The father argued that North Dakota was the home state and not Connecticut, where the children had only been for a month when the divorces commenced. The mother argued that neither state was a home state for the children because of the month in Connecticut. Presumably, she meant that the North Dakota home-status had ended with that move to Connecticut, but that they had not earned it there either because it had not yet been six months.

There was no dispute that Connecticut – where the kids had not lived for six months – was not the home state. The court found that their previous two-year stay in North Dakota established home-state status there. The month-long Connecticut vacation, even though it turned into a new residential state less than a week before the mother’s filing, had been a temporary absence from North Dakota, where at that time the mother intended to return to North Dakota. Connecticut would not become the home state until the children had been there six months.

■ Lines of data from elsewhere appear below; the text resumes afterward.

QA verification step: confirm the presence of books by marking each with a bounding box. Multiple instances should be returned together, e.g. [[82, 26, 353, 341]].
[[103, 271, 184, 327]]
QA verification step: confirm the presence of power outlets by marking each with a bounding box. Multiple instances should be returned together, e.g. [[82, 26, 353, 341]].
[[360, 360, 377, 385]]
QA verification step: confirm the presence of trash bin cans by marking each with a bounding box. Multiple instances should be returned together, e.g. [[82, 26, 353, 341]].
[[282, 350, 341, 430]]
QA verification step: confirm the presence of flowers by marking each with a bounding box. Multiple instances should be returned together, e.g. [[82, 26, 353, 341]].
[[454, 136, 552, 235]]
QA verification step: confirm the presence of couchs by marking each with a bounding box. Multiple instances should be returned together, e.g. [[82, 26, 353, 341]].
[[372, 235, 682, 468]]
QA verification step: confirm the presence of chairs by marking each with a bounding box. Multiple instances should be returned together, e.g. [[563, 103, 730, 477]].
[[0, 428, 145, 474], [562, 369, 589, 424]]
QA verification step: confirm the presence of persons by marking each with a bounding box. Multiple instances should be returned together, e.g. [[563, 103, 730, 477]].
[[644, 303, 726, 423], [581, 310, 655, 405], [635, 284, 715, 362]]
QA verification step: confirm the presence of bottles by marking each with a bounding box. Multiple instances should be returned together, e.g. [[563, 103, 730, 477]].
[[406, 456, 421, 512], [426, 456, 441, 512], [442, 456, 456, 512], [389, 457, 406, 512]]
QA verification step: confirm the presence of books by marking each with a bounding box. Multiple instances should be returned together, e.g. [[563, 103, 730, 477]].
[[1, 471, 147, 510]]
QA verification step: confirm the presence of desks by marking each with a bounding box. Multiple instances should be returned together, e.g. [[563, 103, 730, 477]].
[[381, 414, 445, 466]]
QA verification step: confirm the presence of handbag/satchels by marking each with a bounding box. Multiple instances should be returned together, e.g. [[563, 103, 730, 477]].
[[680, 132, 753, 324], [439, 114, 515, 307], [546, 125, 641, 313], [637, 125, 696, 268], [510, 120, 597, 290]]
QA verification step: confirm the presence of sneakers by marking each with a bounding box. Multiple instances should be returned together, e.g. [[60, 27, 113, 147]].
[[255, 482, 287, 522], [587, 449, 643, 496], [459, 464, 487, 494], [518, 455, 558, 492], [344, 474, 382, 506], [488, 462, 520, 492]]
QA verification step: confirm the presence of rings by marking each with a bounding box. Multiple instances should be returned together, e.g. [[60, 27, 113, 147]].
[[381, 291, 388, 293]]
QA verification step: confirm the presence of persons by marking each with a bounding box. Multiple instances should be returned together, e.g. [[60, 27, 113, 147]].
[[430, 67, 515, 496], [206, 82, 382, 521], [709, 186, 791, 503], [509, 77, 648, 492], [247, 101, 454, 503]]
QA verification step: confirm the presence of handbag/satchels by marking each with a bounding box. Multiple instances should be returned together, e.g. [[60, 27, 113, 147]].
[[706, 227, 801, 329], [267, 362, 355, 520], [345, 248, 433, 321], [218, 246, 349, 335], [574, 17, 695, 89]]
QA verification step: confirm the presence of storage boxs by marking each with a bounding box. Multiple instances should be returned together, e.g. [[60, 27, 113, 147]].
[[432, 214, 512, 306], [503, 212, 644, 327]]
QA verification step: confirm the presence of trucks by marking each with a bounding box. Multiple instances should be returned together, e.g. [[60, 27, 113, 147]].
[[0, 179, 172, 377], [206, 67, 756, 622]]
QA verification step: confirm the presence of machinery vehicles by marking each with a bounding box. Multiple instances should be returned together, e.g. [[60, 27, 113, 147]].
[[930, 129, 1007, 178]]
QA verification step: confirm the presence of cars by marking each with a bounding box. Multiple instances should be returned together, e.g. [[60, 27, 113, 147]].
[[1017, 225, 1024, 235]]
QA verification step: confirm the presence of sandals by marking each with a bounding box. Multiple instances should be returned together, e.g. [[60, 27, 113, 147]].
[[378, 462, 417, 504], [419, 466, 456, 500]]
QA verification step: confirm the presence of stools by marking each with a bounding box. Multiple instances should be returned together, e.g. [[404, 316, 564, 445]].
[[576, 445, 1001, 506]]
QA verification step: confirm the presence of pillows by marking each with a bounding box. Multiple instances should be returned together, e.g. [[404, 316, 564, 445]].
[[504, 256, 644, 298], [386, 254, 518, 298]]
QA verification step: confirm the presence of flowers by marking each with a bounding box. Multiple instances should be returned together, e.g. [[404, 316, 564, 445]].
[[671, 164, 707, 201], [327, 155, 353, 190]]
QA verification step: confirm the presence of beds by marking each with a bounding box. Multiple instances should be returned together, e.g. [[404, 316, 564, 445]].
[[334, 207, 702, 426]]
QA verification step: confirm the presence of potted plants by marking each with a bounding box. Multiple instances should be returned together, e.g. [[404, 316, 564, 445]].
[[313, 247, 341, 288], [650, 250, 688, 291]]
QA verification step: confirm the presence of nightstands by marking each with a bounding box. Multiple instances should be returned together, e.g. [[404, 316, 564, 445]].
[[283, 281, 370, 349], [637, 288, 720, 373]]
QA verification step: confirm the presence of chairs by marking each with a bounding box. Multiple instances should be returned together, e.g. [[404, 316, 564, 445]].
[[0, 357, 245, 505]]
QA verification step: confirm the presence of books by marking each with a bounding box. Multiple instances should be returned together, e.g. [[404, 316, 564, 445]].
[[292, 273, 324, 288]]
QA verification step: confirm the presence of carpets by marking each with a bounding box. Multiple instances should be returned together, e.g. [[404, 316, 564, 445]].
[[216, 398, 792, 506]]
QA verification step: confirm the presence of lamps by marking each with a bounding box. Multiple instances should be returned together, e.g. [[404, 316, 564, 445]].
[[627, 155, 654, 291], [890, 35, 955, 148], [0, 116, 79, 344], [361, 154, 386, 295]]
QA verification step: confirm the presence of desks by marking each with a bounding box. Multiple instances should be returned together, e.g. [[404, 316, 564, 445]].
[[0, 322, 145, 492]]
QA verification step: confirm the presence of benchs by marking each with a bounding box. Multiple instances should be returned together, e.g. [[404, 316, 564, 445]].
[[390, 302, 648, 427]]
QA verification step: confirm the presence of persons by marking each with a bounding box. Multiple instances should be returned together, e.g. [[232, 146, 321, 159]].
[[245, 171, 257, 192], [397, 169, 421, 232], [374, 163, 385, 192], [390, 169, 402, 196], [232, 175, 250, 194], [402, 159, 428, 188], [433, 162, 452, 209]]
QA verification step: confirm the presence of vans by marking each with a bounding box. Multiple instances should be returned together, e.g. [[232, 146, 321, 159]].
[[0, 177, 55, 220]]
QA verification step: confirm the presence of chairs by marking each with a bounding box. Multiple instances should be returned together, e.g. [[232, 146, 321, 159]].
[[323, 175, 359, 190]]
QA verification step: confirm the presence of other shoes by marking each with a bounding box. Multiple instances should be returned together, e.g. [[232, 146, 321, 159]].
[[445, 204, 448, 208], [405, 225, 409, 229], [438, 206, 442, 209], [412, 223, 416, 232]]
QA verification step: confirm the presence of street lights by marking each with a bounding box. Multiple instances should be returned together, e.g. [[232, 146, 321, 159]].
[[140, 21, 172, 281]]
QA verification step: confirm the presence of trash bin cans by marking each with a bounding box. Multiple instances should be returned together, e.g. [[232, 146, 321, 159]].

Importantly, the court explained that the six-month period did not necessarily require a continuous six months of physical presence in the home state to. UCCJEA allows a temporary absence to “[count] as part of the [six-month] period …” so the month in Connecticut was a temporary absence that did not terminate North Dakota’s home-state status.

For Connecticut to decide the custody issues, North Dakota would have had to decline jurisdiction, which it had not, so the Superior Court dismissed those matters. However, it retained the rest of the dissolution of marriage issues as jurisdiction over the divorce was proper outside of custody.


This blog only touches on the myriad of UCCJEA issues. There are other bases for jurisdiction as well as exceptions to those bases, custody-order enforcement rules, and defenses to jurisdiction like forum inconvenience or the bad conduct of a parent. We will continue to provide information about other issues in interstate custody matters.

Connecticut residents may face interstate custody and visitation issues due to our proximity to out-of-state metropolitan areas like New York City and Providence. People who live here may have family, friends or jobs in nearby states, and when parents separate, those connections may draw a parent over the state line. In addition, COVID-19 created conditions in which kids may have stayed in quarantine with one parent longer than their custody order provided, spent unplanned time with a parent who could facilitate remote learning or experienced another related diversion from the terms of a custody or visitation order.

Anyone who faces interstate custody issues in a divorce or separation, or who is an unmarried parent in a custody dispute, should seek the representation of an experienced family lawyer as soon as possible. Whether you are in Connecticut, plan to move to another state or face a Connecticut custody proceeding in another state – or if the other parent lives in a different state, it is wise to consult with a knowledgeable lawyer.